Alemães consomem com moderação

As vendas do retalho na Alemanha não aproveitaram devidamente a época natalícia, acusando uma nova quebra em Dezembro, enquanto uma nova subida da taxa de desemprego em Janeiro não deixa antever a tão desejada retoma do consumo. De acordo com os números provisórios corrigidos com as variações sazonais publicados pela Destatis (Gabinete Federal das Estatísticas), as vendas recuaram de 1,4% ao mês.

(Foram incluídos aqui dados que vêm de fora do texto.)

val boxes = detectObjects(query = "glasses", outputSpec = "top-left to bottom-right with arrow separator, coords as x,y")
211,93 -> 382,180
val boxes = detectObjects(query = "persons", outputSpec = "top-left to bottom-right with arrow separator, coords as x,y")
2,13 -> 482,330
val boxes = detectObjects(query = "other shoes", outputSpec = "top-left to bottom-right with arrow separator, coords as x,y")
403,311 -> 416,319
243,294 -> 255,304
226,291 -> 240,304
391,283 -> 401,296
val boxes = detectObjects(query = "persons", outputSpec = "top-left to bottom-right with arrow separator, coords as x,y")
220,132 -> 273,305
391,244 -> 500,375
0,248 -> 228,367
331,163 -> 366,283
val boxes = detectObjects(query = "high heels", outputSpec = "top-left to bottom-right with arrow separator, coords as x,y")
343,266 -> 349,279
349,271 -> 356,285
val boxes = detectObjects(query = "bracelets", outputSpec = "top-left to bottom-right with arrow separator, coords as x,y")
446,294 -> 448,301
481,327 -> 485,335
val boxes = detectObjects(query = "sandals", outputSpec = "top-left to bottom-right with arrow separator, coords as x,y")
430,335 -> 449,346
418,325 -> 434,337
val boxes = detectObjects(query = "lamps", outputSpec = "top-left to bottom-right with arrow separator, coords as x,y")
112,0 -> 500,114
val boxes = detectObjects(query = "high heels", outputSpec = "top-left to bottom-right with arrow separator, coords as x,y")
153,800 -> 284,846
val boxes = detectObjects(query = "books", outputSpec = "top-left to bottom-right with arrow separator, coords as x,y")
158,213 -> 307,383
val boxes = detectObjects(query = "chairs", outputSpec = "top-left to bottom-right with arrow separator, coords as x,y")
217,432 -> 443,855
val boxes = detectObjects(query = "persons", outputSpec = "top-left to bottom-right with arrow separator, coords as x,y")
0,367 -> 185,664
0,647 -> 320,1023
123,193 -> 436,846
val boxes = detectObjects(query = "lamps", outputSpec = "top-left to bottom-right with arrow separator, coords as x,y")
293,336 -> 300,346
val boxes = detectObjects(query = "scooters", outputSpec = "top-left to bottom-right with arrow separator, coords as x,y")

A queda é da mesma ordem a preços constantes e a preços correntes. E sobrevém depois de uma descida de 1% ao mês registada em Novembro. Em relação a Dezembro de 2004, as vendas do retalho recuaram de 1,6% a preços constantes e de 1,2% a preços correntes, segundos os dados da Destatis. «Com um mês de Novembro já por si fraco, isto revela vendas de Natal ainda mais baixas do que aquelas indicadas pelos comerciantes», declara Holger Fahrinkrug, economista do banco UBS. Segundo a Destatis, uma das razões da diminuição das compras de Natal prende-se com os custos suplementares domésticos em electricidade e aquecimento. O aumento contínuo do preço do petróleo ao longo de 2005 traduziu-se numa explosão dos custos da energia, também para os lares. Outra razão reveladora da retenção dos consumidores: os fundos privados de pensão de reforma. A Federação do Comércio do Retalho HDE não corrobora do mesmo ponto de vista. «Enquanto que os comerciantes foram unânimes em afiançar um aumento do volume de negócios em relação ao ano precedente, a Destatis anuncia uma baixa em Dezembro», adianta a organização em comunicado. Os números provisórios da Destatis baseiam-se nos dados dos 5 Estados, que agrupam 79% do volume de negócios do sector. Sobre a totalidade do ano, as interpretações divergem igualmente. As vendas do retalho revelaram um aumento de 0,7% a preços constantes e 1,2% a preços correntes, segundo a Destatis. «O valor não é maus já que o poder de compra caiu 0,5% em 2005», sustenta Sylvain Broyer, analista do banco Ixis. Mas para a HDE, um aumento das vendas no ano transacto é irrealista. «O resultado (da Destatis) para 2005 não cola com a conjuntura», segundo a Federação, que sustenta uma evolução das vendas no retalho “no vermelho”. O moral dos consumidores tem-se mantido nos últimos tempos e uma ligeira retoma é esperada, mas apenas se a taxa crónica do desemprego baixar. No entanto, o número de desempregados ultrapassou a barreira dos 5 milhões em Janeiro, segundo os dados publicados pela Agência do Emprego.